No Coincidence

It’s a good bet that Donald Trump doesn’t know Nicola Sturgeon, but it would do him a world of good to study her example.

On the day he defied mourners by visiting Pittsburgh, the first minister of Scotland, his counterpart, was leading students on a tour of Auschwitz to show them first-hand “what can happen if prejudice and racism become acceptable in a society.”

This was no coincidence.

Donald Trump, who has encouraged political violence at his rallies and seen moral equivalence between white nationalists and anti-racist protestors at the fatal Charlottesville demonstration, was widely blamed for setting the tone that resulted in the massacre of 11 Jews in the Tree of Life Synagogue last week in Pittsburgh.

Ms. Sturgeon had planned her trip before the Pittsburgh events but clearly understood the connection. She had tweeted:

“Later this week, I’ll accompany @HolocaustUK and a group of Scottish school pupils on a visit to Auschwitz. As antisemitism rears its head again—often, as in USA yesterday, with horrific consequences—it is more important than ever that the next generation learns and remembers.”

Trump’s tweet after his Pittsburgh trip was about him:

“Melania and I were treated very nicely yesterday in Pittsburgh. The Office of the President was shown great respect on a very sad & solemn day. We were treated so warmly. Small protest was not seen by us, staged far away. The Fake News stories were just the opposite-Disgraceful! https://t.co/9B9HgCF1G9.”

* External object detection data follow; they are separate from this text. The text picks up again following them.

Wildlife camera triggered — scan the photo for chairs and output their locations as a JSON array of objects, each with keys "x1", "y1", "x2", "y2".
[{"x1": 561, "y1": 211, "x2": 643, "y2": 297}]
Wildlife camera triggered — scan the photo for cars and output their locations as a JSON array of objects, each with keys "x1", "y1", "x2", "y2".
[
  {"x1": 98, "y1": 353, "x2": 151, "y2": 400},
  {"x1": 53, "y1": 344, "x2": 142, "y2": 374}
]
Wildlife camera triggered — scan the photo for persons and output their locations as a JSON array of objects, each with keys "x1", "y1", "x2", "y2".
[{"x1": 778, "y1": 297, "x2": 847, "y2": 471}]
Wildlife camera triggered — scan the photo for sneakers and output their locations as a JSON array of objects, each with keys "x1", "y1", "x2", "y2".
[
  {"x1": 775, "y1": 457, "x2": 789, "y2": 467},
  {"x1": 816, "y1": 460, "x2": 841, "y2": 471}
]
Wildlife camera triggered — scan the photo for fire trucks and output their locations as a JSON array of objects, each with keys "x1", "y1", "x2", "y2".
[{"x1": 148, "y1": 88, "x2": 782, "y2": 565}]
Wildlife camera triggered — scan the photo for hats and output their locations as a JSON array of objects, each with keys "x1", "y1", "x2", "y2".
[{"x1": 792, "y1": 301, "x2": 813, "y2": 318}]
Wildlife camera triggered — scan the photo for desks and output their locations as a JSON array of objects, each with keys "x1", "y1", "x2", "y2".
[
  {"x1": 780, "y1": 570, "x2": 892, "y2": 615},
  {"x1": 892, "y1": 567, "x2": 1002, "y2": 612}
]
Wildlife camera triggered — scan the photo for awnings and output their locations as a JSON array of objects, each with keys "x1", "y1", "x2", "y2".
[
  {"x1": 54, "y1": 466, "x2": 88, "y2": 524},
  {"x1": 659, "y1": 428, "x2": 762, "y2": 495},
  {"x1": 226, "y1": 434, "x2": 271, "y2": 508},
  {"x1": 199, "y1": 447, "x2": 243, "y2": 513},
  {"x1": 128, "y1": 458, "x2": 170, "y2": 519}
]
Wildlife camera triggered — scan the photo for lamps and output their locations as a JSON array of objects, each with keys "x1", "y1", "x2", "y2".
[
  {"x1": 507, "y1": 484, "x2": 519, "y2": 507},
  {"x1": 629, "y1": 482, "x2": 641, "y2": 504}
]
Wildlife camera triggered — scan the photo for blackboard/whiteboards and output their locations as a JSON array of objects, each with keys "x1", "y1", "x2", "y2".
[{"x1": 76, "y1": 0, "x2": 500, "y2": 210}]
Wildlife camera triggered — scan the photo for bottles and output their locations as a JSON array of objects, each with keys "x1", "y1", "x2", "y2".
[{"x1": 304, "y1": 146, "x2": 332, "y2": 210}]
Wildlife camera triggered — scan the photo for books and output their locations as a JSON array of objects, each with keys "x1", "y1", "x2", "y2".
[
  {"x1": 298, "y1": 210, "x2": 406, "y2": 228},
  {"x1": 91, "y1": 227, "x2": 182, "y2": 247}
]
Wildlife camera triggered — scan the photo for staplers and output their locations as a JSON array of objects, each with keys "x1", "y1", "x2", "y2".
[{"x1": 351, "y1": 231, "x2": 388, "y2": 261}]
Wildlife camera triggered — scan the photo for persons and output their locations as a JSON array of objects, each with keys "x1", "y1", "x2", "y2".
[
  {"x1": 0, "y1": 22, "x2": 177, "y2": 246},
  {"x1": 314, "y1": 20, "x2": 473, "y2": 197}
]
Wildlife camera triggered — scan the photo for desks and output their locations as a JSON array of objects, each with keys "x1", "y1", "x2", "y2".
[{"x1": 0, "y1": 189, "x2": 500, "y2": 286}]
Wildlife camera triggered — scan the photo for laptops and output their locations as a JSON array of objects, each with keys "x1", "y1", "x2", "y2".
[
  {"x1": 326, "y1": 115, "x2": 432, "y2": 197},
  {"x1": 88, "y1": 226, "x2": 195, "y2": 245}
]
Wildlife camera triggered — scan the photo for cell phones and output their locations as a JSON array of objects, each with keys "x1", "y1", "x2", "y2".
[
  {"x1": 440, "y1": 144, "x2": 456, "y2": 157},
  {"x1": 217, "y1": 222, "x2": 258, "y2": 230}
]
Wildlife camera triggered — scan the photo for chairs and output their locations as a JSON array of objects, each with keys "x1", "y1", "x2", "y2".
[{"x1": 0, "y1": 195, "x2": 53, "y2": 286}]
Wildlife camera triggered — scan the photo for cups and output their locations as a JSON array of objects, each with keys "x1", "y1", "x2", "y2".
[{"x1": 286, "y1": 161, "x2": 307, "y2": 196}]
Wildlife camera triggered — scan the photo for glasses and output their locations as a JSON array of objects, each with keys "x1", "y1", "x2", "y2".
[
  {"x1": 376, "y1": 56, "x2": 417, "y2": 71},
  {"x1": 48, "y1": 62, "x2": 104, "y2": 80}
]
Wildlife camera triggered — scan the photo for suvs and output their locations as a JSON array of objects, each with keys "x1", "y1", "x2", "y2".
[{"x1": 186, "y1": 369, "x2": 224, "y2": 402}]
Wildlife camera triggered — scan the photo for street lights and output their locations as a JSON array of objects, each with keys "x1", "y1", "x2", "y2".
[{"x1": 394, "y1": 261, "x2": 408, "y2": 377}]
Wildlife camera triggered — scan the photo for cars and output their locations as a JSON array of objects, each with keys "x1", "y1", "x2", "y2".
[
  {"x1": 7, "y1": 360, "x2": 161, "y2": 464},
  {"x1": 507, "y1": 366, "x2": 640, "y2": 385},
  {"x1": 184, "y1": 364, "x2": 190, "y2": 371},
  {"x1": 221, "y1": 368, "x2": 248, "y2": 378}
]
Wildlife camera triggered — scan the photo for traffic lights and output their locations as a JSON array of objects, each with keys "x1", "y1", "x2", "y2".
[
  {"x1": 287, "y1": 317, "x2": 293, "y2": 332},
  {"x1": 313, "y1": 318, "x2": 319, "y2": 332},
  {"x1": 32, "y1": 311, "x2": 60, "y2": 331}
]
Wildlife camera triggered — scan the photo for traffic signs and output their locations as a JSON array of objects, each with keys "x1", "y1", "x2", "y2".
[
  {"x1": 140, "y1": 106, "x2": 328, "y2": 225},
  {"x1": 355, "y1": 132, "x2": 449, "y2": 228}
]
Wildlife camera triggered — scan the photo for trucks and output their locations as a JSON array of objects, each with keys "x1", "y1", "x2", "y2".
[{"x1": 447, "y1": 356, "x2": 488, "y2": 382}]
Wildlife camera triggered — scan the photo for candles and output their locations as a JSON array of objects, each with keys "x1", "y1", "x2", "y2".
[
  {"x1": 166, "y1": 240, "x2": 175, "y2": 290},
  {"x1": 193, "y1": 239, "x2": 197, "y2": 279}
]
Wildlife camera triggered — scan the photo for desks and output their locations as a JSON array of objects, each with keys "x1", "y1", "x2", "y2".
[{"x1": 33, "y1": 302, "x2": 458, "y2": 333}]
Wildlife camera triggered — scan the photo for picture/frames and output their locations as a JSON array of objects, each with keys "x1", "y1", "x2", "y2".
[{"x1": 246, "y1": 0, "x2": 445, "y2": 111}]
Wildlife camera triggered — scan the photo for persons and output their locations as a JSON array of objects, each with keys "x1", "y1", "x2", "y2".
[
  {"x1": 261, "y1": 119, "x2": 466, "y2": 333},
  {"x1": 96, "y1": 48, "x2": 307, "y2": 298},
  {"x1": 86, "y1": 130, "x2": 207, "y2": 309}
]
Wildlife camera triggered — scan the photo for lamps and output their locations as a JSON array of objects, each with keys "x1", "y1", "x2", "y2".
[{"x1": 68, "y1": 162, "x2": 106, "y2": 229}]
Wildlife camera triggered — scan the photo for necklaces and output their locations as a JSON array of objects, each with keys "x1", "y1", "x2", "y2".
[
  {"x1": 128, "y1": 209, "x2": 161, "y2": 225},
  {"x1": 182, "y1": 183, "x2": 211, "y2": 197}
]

His maternal ancestors are Scottish and he takes pride in the golf course he put on Scotland’s coast. But it’s unthinkable that he would take time from golf and tweeting to lead a group of students to Auschwitz.

At 48, Nicola Sturgeon is a lawyer and rising political star in her country, somewhat reminiscent of Angela Merkel in Germany. She is the first woman to hold the office of first minister in the government—the equivalent of prime minister—and the first female party leader. Her Scottish National Party is the largest in Scotland and the second largest in the United Kingdom. Politically it is progressive and nationalist, signifying civic—not ethnic—nationalism, i.e. support for eventual Scottish independence.

Notably they are a party and a government that celebrate diversity. While Trump was warning darkly of “an invasion” of immigrants that required him to dispatch 5,000 or more U.S. soldiers to the Mexican border—although their “caravan” was more than a thousand miles away—Ms. Sturgeon was welcoming immigrants. In her speech to the annual party conference last month in Glasgow, she said:

“To everyone who has chosen to make Scotland your home, no matter where you come from, let me say this again today. We value your contribution. Ours is a much better country for having you here and we want you to stay.”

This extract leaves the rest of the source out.